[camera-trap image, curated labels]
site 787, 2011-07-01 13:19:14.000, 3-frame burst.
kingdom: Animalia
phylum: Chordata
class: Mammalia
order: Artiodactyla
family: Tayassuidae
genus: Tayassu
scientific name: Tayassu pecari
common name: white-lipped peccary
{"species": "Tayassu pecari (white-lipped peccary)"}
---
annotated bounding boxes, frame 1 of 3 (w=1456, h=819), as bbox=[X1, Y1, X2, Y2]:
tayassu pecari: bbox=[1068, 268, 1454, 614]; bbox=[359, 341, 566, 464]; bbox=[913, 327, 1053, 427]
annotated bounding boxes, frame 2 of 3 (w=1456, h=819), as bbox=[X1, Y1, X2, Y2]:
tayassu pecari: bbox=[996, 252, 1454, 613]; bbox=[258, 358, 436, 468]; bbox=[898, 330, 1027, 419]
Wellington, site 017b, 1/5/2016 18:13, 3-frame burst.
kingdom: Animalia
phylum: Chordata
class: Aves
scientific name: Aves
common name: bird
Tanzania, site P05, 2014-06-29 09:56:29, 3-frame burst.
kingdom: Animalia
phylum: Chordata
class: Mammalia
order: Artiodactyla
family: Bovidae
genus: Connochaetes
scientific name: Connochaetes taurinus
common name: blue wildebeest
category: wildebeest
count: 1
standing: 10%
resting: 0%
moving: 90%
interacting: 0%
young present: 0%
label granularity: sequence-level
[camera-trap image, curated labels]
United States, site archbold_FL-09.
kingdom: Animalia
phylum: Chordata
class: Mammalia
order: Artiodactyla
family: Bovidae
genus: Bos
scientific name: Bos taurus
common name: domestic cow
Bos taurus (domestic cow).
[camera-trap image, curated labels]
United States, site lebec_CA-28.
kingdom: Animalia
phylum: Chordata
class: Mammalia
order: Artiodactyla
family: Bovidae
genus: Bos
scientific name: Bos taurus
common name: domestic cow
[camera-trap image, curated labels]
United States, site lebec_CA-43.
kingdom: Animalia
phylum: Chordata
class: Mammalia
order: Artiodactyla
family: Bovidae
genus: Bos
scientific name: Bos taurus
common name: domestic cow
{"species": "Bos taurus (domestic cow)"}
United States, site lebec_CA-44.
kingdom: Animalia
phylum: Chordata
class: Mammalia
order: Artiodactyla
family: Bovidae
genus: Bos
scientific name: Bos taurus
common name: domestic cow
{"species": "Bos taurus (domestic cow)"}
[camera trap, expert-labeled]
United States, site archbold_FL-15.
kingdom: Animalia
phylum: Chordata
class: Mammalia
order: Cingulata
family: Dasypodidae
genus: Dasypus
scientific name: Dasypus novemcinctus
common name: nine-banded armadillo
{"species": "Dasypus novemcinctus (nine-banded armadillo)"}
........
▶ _Required action_: Each line of the data above is to be duplicated exactly.

▶ _Exercise result_:
[camera-trap image, curated labels]
site 787, 2011-07-01 13:19:14.000, 3-frame burst.
kingdom: Animalia
phylum: Chordata
class: Mammalia
order: Artiodactyla
family: Tayassuidae
genus: Tayassu
scientific name: Tayassu pecari
common name: white-lipped peccary
{"species": "Tayassu pecari (white-lipped peccary)"}
---
annotated bounding boxes, frame 1 of 3 (w=1456, h=819), as bbox=[X1, Y1, X2, Y2]:
tayassu pecari: bbox=[1068, 268, 1454, 614]; bbox=[359, 341, 566, 464]; bbox=[913, 327, 1053, 427]
annotated bounding boxes, frame 2 of 3 (w=1456, h=819), as bbox=[X1, Y1, X2, Y2]:
tayassu pecari: bbox=[996, 252, 1454, 613]; bbox=[258, 358, 436, 468]; bbox=[898, 330, 1027, 419]
Wellington, site 017b, 1/5/2016 18:13, 3-frame burst.
kingdom: Animalia
phylum: Chordata
class: Aves
scientific name: Aves
common name: bird
Tanzania, site P05, 2014-06-29 09:56:29, 3-frame burst.
kingdom: Animalia
phylum: Chordata
class: Mammalia
order: Artiodactyla
family: Bovidae
genus: Connochaetes
scientific name: Connochaetes taurinus
common name: blue wildebeest
category: wildebeest
count: 1
standing: 10%
resting: 0%
moving: 90%
interacting: 0%
young present: 0%
label granularity: sequence-level
[camera-trap image, curated labels]
United States, site archbold_FL-09.
kingdom: Animalia
phylum: Chordata
class: Mammalia
order: Artiodactyla
family: Bovidae
genus: Bos
scientific name: Bos taurus
common name: domestic cow
Bos taurus (domestic cow).
[camera-trap image, curated labels]
United States, site lebec_CA-28.
kingdom: Animalia
phylum: Chordata
class: Mammalia
order: Artiodactyla
family: Bovidae
genus: Bos
scientific name: Bos taurus
common name: domestic cow
[camera-trap image, curated labels]
United States, site lebec_CA-43.
kingdom: Animalia
phylum: Chordata
class: Mammalia
order: Artiodactyla
family: Bovidae
genus: Bos
scientific name: Bos taurus
common name: domestic cow
{"species": "Bos taurus (domestic cow)"}
United States, site lebec_CA-44.
kingdom: Animalia
phylum: Chordata
class: Mammalia
order: Artiodactyla
family: Bovidae
genus: Bos
scientific name: Bos taurus
common name: domestic cow
{"species": "Bos taurus (domestic cow)"}
[camera trap, expert-labeled]
United States, site archbold_FL-15.
kingdom: Animalia
phylum: Chordata
class: Mammalia
order: Cingulata
family: Dasypodidae
genus: Dasypus
scientific name: Dasypus novemcinctus
common name: nine-banded armadillo
{"species": "Dasypus novemcinctus (nine-banded armadillo)"}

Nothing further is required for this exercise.